MIZUHO Financial Group did not intentionally cover up loans to yakuza mobsters, an outside panel said yesterday, a verdict that increases the likelihood Japan’s second-biggest bank by assets will escape serious penalty over the scandal.
Mizuho said its president and CEO, Yasuhiro Sato, would keep his job but have his pay suspended for six months. While that should allow him to resume his efforts to unify the fractious so-called megabank and improve its governance, Mizuho faces an uphill battle in catching up with its expanding peers.
“It’s extremely regrettable that we failed to do enough to eliminate transactions with anti-social forces,” Sato told a news conference, using a common euphemism for organised crime. “I would like to apologise from the bottom of my heart for causing confusion.”
The external panel of lawyers hired by Mizuho said in a report that Mizuho’s management was lax in its handling of the loans to gangsters, but did not intentionally mislead regulators with an initial false report on the extent of the problem.
“We can say there is no possibility” of a cover-up by the bank, said panel leader Hideki Nakagome, announcing the results of the three-week investigation.
Finance minister Taro Aso withheld judgment on the report and Mizuho’s response, but people familiar with the matter have said the Japanese Financial Services Agency, which Aso heads, was unlikely to impose further penalties on the bank as the panel did not find intentional evasion.
But Mizuho is not off the hook yet.
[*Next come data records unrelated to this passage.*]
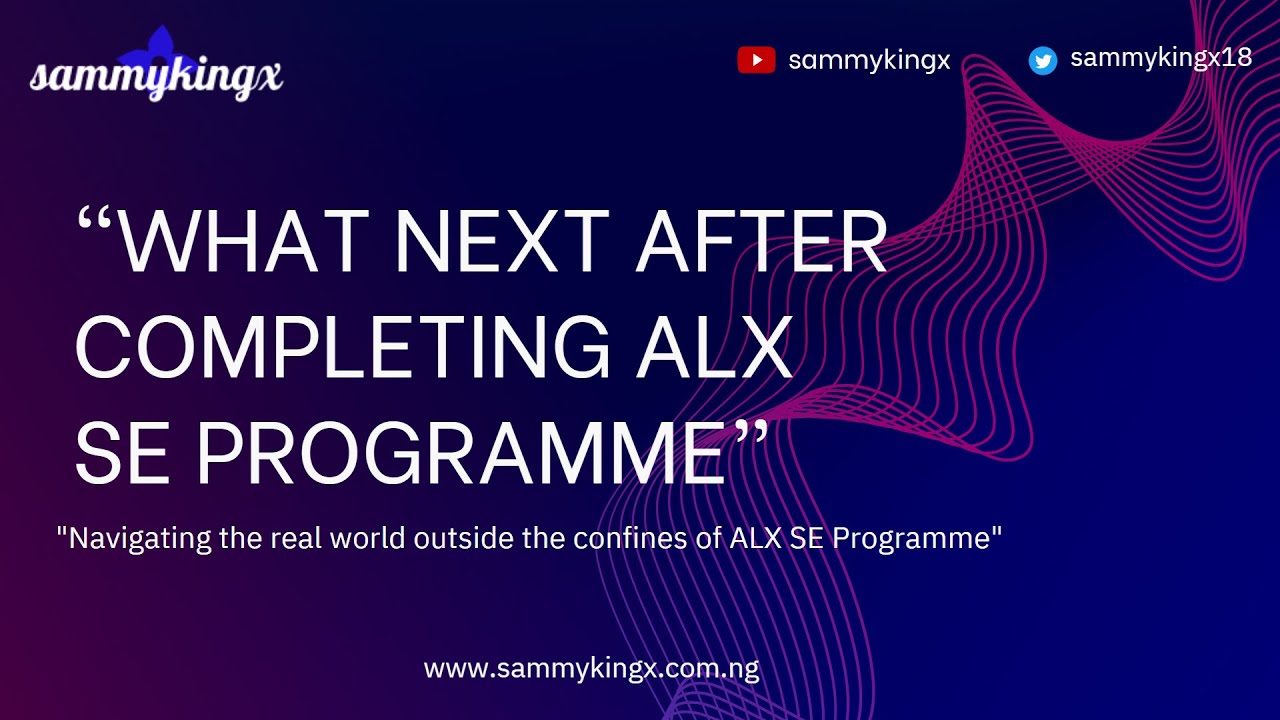 sammykingx

sammykingx

sammykingx18

“WHAT NEXT AFTER COMPLETING ALX SE PROGRAMME”

"Navigating the real world outside the confines of ALX SE Programme"

www.sammykingx.com.ng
While the bank wants to move beyond the scandal, some members of parliament have called for Sato to testify on the affair and, people familiar with the matter say the FSA is under pressure to appear tough, as questions arise over why it did not uncover the shady loans earlier.
The FSA last month ordered Mizuho to improve business practices after the bank did almost nothing about the mob lending for more than two years.